Shared parallel-worker slot budget.

Functions

Returns the number of slots currently free.

Returns the number of slots currently held (for tests / introspection).

Creates a budget with capacity slots, all initially free.

Releases one previously-acquired slot.

Non-blocking attempt to acquire one slot.

Types

t()

@type t() :: %PtcRunner.Lisp.Eval.ParallelBudget{
  atomics_ref: :atomics.atomics_ref(),
  capacity: pos_integer()
}

Shared parallel-worker slot budget.

Functions

available(budget)

@spec available(t()) :: non_neg_integer()

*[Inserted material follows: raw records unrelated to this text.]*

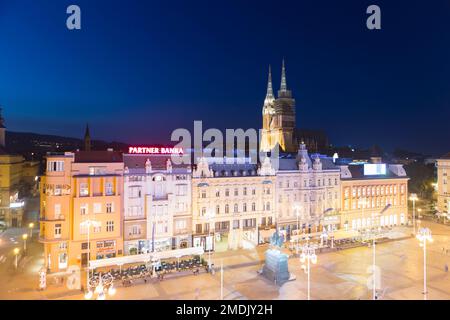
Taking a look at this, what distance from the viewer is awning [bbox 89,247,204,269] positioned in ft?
159

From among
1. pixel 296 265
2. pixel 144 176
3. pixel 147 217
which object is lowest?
pixel 296 265

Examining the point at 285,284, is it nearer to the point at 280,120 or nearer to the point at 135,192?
the point at 135,192

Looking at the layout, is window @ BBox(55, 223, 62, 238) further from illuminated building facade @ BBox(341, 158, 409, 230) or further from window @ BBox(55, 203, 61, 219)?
illuminated building facade @ BBox(341, 158, 409, 230)

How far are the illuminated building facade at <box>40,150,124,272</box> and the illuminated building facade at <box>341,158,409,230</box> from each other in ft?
159

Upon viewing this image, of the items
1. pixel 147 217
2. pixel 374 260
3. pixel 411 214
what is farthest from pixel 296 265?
pixel 411 214

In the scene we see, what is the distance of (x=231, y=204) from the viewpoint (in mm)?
63906

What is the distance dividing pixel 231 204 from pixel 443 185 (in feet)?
202

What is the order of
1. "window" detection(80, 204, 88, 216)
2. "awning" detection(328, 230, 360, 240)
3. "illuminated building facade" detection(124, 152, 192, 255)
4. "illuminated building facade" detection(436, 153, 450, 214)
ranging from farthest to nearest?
"illuminated building facade" detection(436, 153, 450, 214), "awning" detection(328, 230, 360, 240), "illuminated building facade" detection(124, 152, 192, 255), "window" detection(80, 204, 88, 216)

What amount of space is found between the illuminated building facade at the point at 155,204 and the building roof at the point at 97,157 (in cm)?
208

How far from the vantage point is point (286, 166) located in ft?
234

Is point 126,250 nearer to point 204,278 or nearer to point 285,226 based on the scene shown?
point 204,278

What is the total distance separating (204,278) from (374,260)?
26.3 metres

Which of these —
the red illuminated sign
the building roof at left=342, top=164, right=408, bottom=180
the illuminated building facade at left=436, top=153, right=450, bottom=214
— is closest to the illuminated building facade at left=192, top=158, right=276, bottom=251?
the red illuminated sign
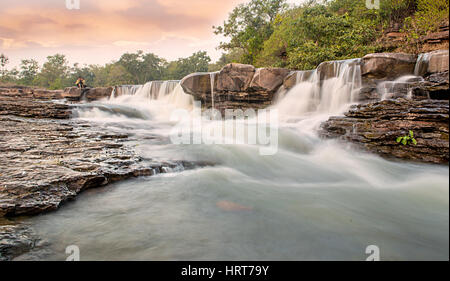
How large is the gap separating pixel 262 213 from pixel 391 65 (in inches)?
315

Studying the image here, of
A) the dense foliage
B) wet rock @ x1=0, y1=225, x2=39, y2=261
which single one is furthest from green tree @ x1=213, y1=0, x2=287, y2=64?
wet rock @ x1=0, y1=225, x2=39, y2=261

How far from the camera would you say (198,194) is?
131 inches

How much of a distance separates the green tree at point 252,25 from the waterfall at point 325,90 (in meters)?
Result: 11.8

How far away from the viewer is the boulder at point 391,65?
299 inches

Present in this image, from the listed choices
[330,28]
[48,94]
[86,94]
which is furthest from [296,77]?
[48,94]

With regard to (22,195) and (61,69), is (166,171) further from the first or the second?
(61,69)

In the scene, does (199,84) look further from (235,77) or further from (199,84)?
(235,77)

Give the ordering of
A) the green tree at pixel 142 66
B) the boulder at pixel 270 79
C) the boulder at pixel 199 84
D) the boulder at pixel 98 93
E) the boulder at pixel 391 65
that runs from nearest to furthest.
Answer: the boulder at pixel 391 65 → the boulder at pixel 270 79 → the boulder at pixel 199 84 → the boulder at pixel 98 93 → the green tree at pixel 142 66

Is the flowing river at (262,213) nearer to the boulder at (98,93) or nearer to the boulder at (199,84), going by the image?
the boulder at (199,84)

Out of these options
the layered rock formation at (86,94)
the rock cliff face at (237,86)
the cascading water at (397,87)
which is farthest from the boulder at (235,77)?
the layered rock formation at (86,94)
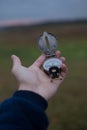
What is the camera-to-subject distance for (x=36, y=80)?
0.97 meters

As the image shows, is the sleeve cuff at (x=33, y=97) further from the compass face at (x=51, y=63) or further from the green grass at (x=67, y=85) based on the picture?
the green grass at (x=67, y=85)

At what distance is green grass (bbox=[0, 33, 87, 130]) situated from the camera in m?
2.48

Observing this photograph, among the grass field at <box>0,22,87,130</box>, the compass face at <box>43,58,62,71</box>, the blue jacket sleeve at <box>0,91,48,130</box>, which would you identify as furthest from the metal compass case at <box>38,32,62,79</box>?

Returns the number of slots currently free.

held(parallel_budget)

@spec held(t()) :: non_neg_integer()

Returns the number of slots currently held (for tests / introspection).

new(capacity)

@spec new(pos_integer()) :: t()

Creates a budget with capacity slots, all initially free.

release(parallel_budget)

@spec release(t()) :: :ok

Releases one previously-acquired slot.

Safe to call exactly once per successful try_acquire/1. Raises if no slot is currently held; underflow is a caller bug and must not be hidden in a hard security budget.

try_acquire(parallel_budget)

@spec try_acquire(t()) :: :ok | :full

Non-blocking attempt to acquire one slot.

Returns :ok if a slot was acquired (the caller now owns it and must release/1 it), or :full if all slots are in use. Never blocks.